• _TASK GOAL_
Would you print out all of the data exactly and keep the pictures out of it?

• _SUPPLIED DATA_
[Start of Attachment]

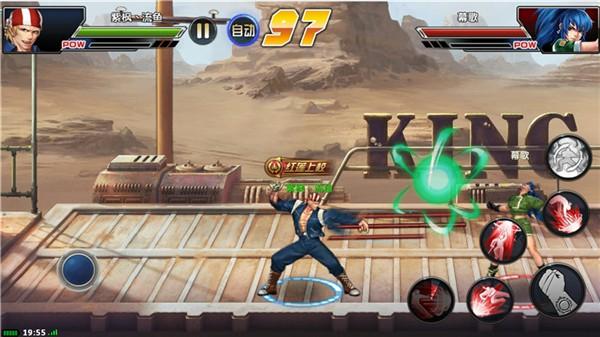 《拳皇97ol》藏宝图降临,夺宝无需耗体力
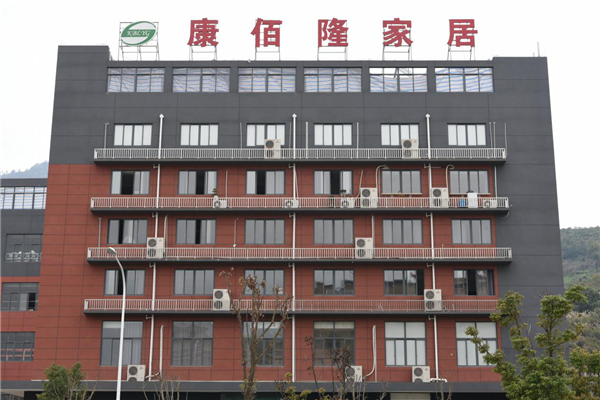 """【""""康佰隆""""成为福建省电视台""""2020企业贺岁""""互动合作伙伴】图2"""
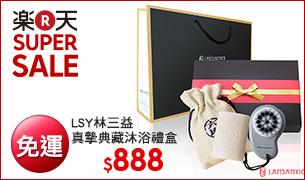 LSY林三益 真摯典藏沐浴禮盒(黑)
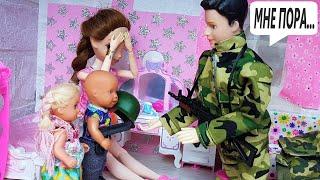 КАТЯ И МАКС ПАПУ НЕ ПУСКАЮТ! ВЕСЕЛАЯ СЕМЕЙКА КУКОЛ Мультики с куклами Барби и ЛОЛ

[End of Attachment]

• _WRITTEN SOLUTION_
 《拳皇97ol》藏宝图降临,夺宝无需耗体力
 """【""""康佰隆""""成为福建省电视台""""2020企业贺岁""""互动合作伙伴】图2"""
 LSY林三益 真摯典藏沐浴禮盒(黑)
 КАТЯ И МАКС ПАПУ НЕ ПУСКАЮТ! ВЕСЕЛАЯ СЕМЕЙКА КУКОЛ Мультики с куклами Барби и ЛОЛ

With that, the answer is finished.